As usual I’m totally late on the subject of this blog entry, namely the Nottingham Trent University study ‘Gender Swapping and Socialising in Cyberspace’ . Richard Bartle provided a fairly damning appraisal of both the newspaper reports of the study and the scientificness of the research on his blog. The problem with reports like this is not so much the failings of the study itself, but the distortion of the findings created by the media response, that inevitably errs on the side of sensationalism. Sure the sample used in the study wasn’t huge and many of its findings repeat those of previous studies, but all in all the conclusion is fairly positive. Richard Bartle points to this article from The Guardian (I’m rapidly losing respect for you, you know) which opens with the quote ‘millions of internet users are using computer games to perform virtual sex changes, according to new research’ which sums up the mainstream media’s attitude. Before I start waffling about my own thoughts on this I want to say that ‘gender swapping‘ is a bloody awful term. The dictionary definition of swapping is ‘to make an exchange’ i.e. one party gives up possession of one item in exchange for another. People who play MMOs do not swap gender. If I choose to play a female Orc, I do not cease to be a human male, my gender doesn’t change. Sure, it sounds like pedantry, but I think it’s important that academics (and the media) acknowledge that identity in online contexts is supplemental – I add something to my identity, but I don’t take anything away.

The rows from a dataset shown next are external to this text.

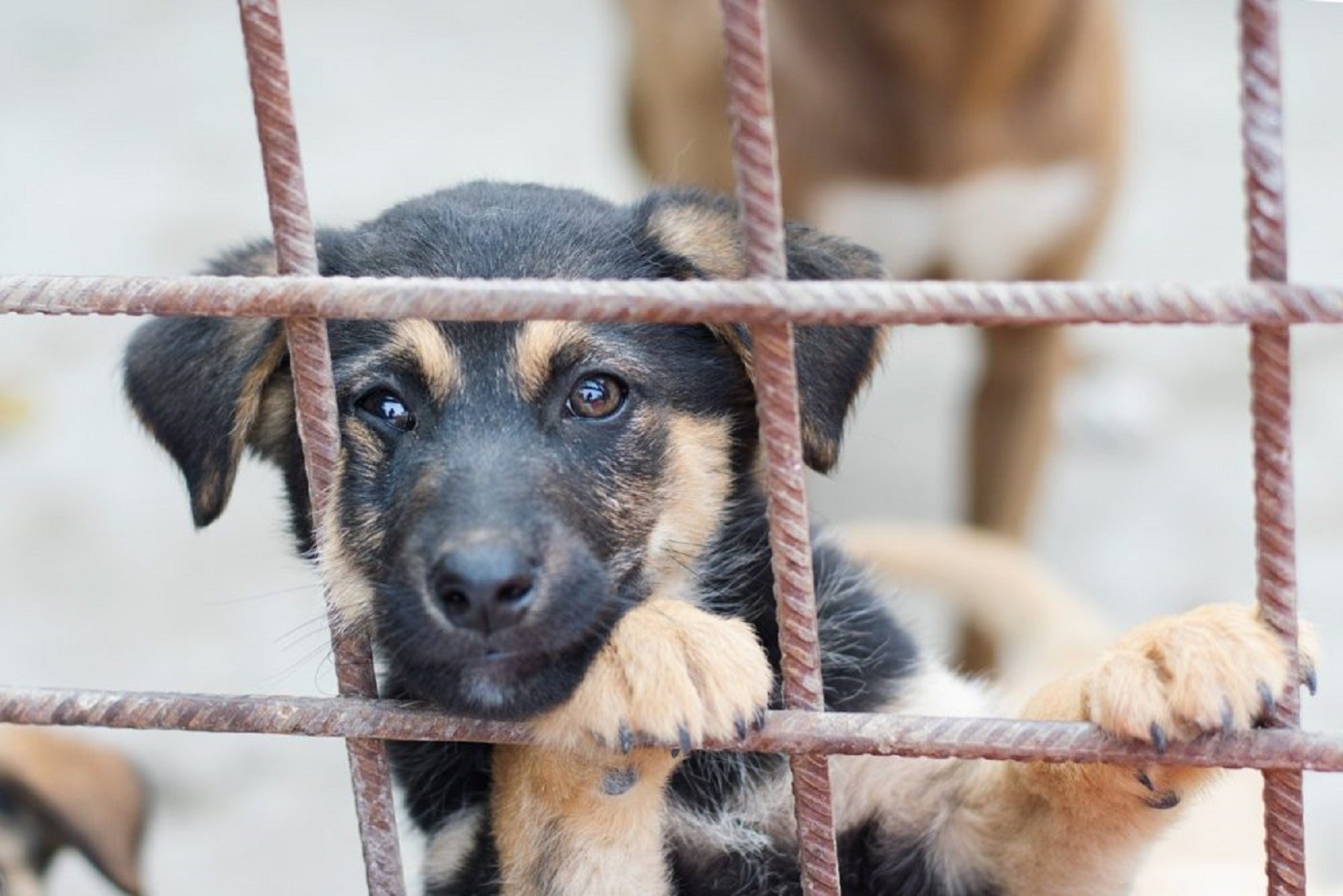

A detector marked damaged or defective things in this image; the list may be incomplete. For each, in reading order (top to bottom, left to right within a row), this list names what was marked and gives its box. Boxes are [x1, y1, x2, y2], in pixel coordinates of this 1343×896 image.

rust on metal bar [237, 3, 402, 892]
rust on metal bar [2, 276, 1343, 329]
rust on metal bar [2, 692, 1343, 773]
rust on metal bar [719, 2, 832, 896]
rust on metal bar [1235, 0, 1300, 892]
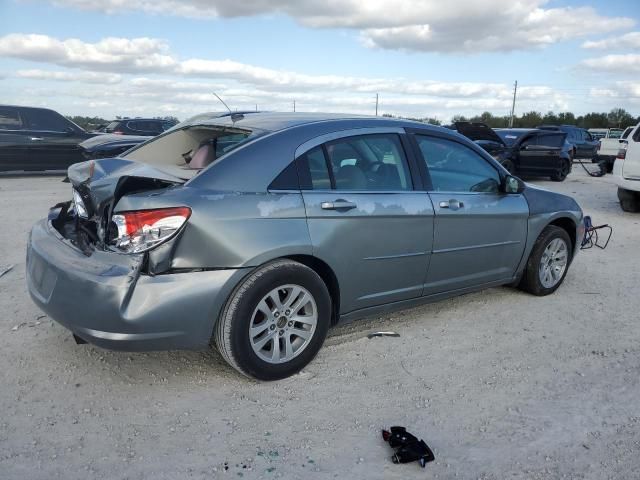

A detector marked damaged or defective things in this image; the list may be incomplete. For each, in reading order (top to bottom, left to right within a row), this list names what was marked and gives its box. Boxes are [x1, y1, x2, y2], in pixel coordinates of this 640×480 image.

damaged rear bumper [25, 219, 245, 350]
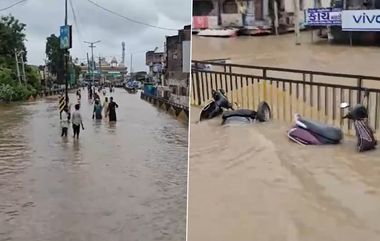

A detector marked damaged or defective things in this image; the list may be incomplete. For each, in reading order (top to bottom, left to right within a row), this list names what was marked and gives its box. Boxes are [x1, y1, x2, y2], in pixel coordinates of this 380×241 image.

overturned motorcycle [197, 89, 272, 125]
overturned motorcycle [288, 91, 378, 152]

In other words I remain a human, male at core but additionally in World of Warcraft I am a female Orc and a male Tauren.
Why gender has become such an issue in MMO studies is interesting in itself, particularly when players also have the opportunity to play as non-humans of varying degrees and take-up occupations that range from stabbing people in the back to summoning demonic entities. The Guardian can happily announce to the world that MMO players ‘perform sex changes’, but they don’t seem as keen to announce that players can make ‘race changes’ or ‘occupation changes’. Okay, so gender is anchored in real world physiology and culture and therefore seems more relevant to a mainstream media audience, but if as the NTU study suggests that Tomb Raider’s Lara Croft normalised the female avatar than why is it still such a big deal in MMOs? The answer is of course lies with the fact that players interact with one another and are relatively anonymous and it isn’t always clear that a female character is being played by a male player or vice versa. What’s interesting about the findings in the study, is that many of the players who play genders opposite to that of their own, have clearly played genders the same as their own. The women who claim they get less hassle as male characters have clearly experienced hassle as female characters and the male players who play female characters know they’ll get fewer gifts as male characters than female becuase they’ve played male characters. Players make decisions about their characters based on their experiences in the game world, they are not necessarily tied to identity issues they may be having in real life.
This is true not just for gender, but aspects such as race and particularly class as well as things like talent and skill builds. A player of an MMO might start the game playing a healer, only to decide later that they prefer tanking, something they could only learn by playing both classes. That most MMO players have numerous alts is not even touched upon in this study even though it’s a major part of the MMO experience and is surely as relevant to identity as gender. Choice of character is tied to what players want out of the game, the fact that they have choice and the option to play whatever combinations there are available is something exclusive to MMOs. In real-life we might spend our childhood years dreaming of being a fireman, only to find we’re better suited at being an accountant once we reach adulthood, we might possibly go through two or three career changes but our range of experiences is pretty finite. In MMOs this is less problematic, players can experience many lifetimes, from birth (level 1) to retirement, multiple times. Retired characters can also be brought back from retirement and suffer none of the issues of ill health that plague their real life counterparts. What would have made for a more interesting study would have been to look at players’ histories of character development: the number and kind of alts they have, their first character, how often they play their characters, what made them try a new character out and stick with it or abandon it and so on. If academics are going to look at gender in MMOs they need to look at the bigger picture, then they might find that it’s not just female characters that get hassle, so do certain classes and talent builds (e.g. hunters), while some classes are more priveleged, e.g. tanks and healers as well as the pressure players may get from guilds and friends to play certain classes. Pressures aren’t related exclusively to gender but a lot more complex and unlikley issues.